PROMPT: Your job is to set down the stretch of entries that opens with the line containing "412x498 Pin By" and closes with the line containing "Blick vom Naturschutzgebiet". Keep both end lines, copy each exactly, and add nothing.

INFORMATION SHOWN:
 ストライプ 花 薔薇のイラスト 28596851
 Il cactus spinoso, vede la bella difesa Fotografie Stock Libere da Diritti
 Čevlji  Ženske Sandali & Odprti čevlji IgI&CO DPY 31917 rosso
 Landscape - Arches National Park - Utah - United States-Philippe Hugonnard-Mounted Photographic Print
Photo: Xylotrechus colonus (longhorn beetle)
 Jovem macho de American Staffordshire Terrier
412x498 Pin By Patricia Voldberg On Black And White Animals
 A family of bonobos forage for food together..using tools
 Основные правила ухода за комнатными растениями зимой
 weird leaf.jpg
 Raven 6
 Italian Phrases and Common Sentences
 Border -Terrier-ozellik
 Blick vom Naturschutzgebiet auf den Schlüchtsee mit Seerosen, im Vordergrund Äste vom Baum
--
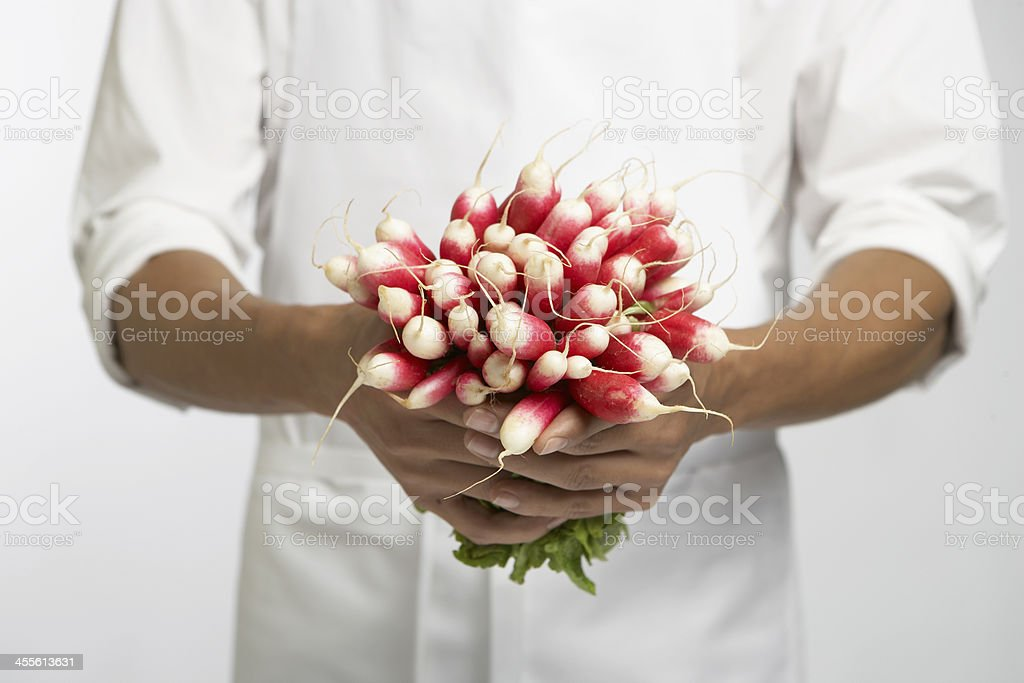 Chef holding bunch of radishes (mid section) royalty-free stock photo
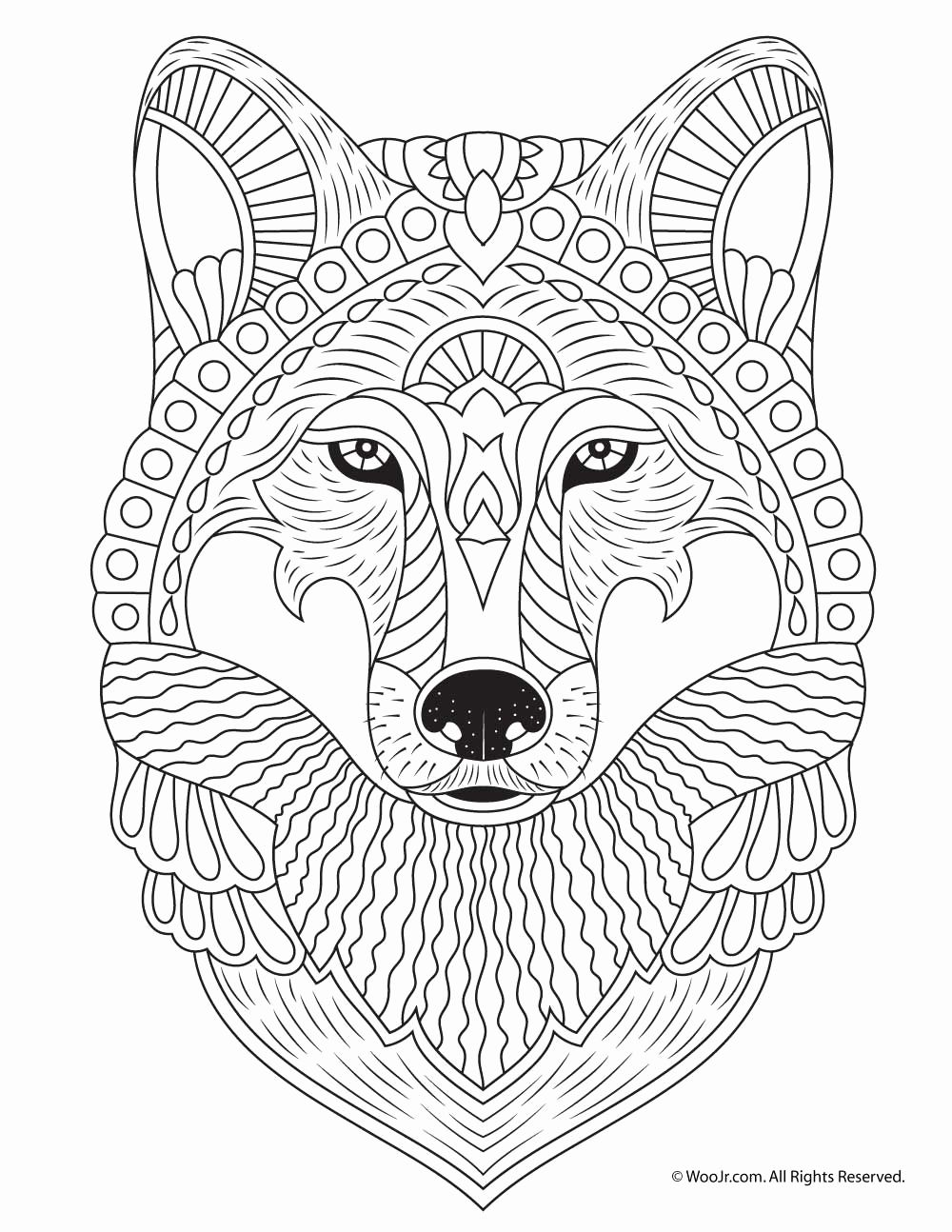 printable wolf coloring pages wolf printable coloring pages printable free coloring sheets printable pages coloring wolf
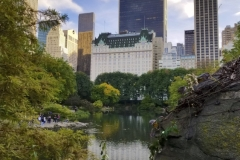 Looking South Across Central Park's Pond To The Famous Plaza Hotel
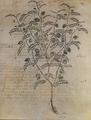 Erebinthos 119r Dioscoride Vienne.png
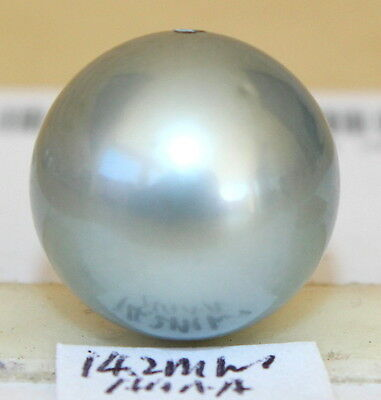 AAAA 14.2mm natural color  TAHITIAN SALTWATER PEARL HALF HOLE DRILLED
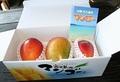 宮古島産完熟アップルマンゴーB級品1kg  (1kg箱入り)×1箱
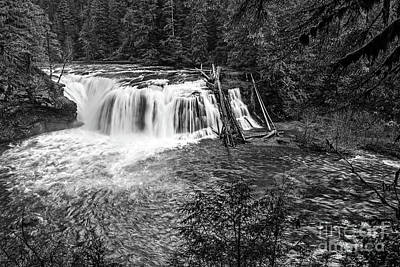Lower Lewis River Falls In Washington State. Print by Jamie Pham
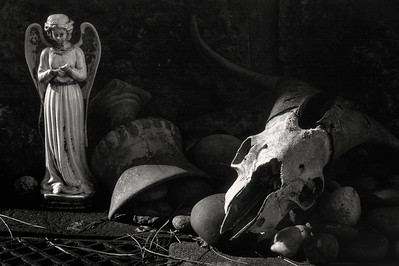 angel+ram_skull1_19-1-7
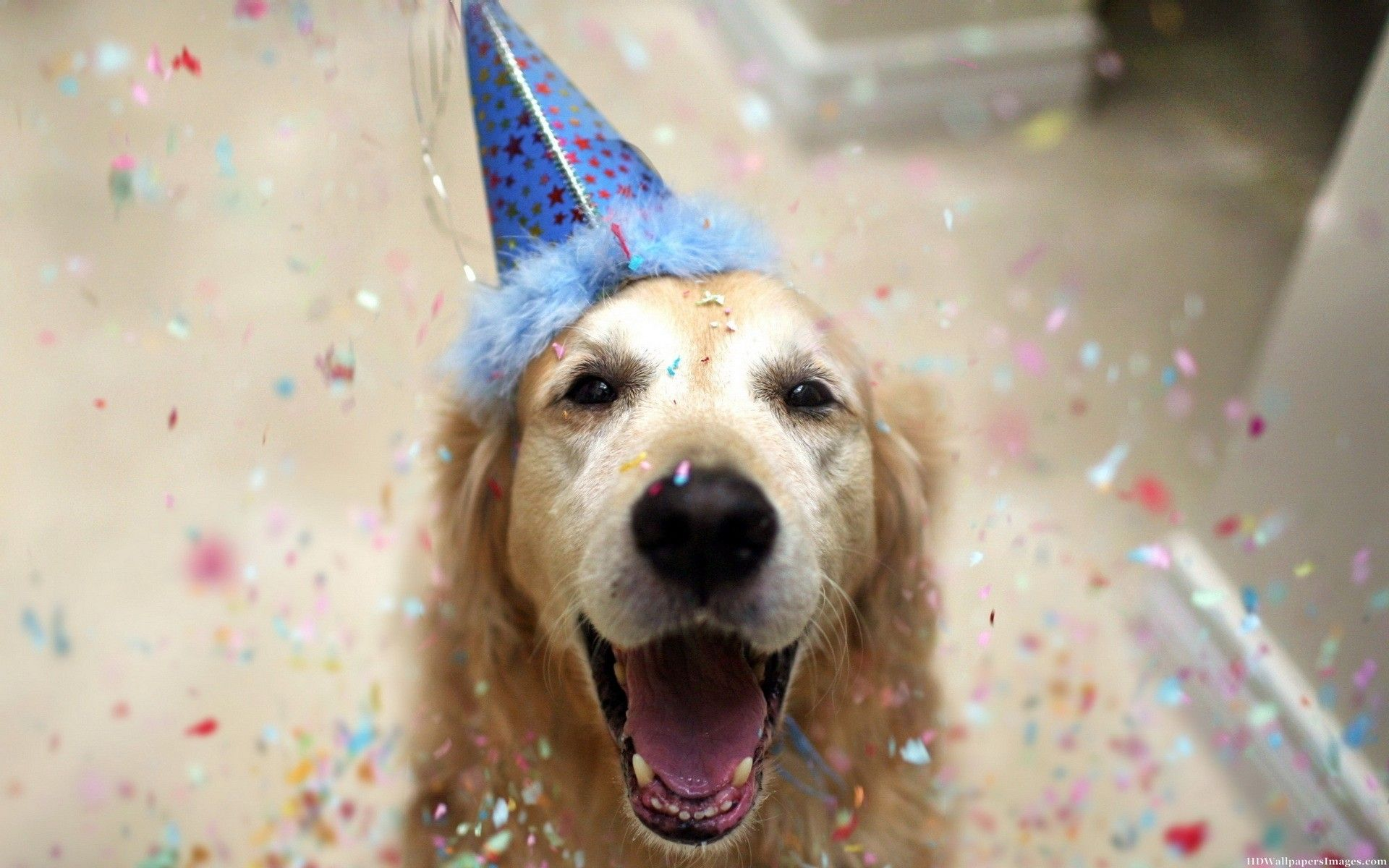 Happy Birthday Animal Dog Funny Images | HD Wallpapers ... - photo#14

RESPONSE AREA:
412x498 Pin By Patricia Voldberg On Black And White Animals
 A family of bonobos forage for food together..using tools
 Основные правила ухода за комнатными растениями зимой
 weird leaf.jpg
 Raven 6
 Italian Phrases and Common Sentences
 Border -Terrier-ozellik
 Blick vom Naturschutzgebiet auf den Schlüchtsee mit Seerosen, im Vordergrund Äste vom Baum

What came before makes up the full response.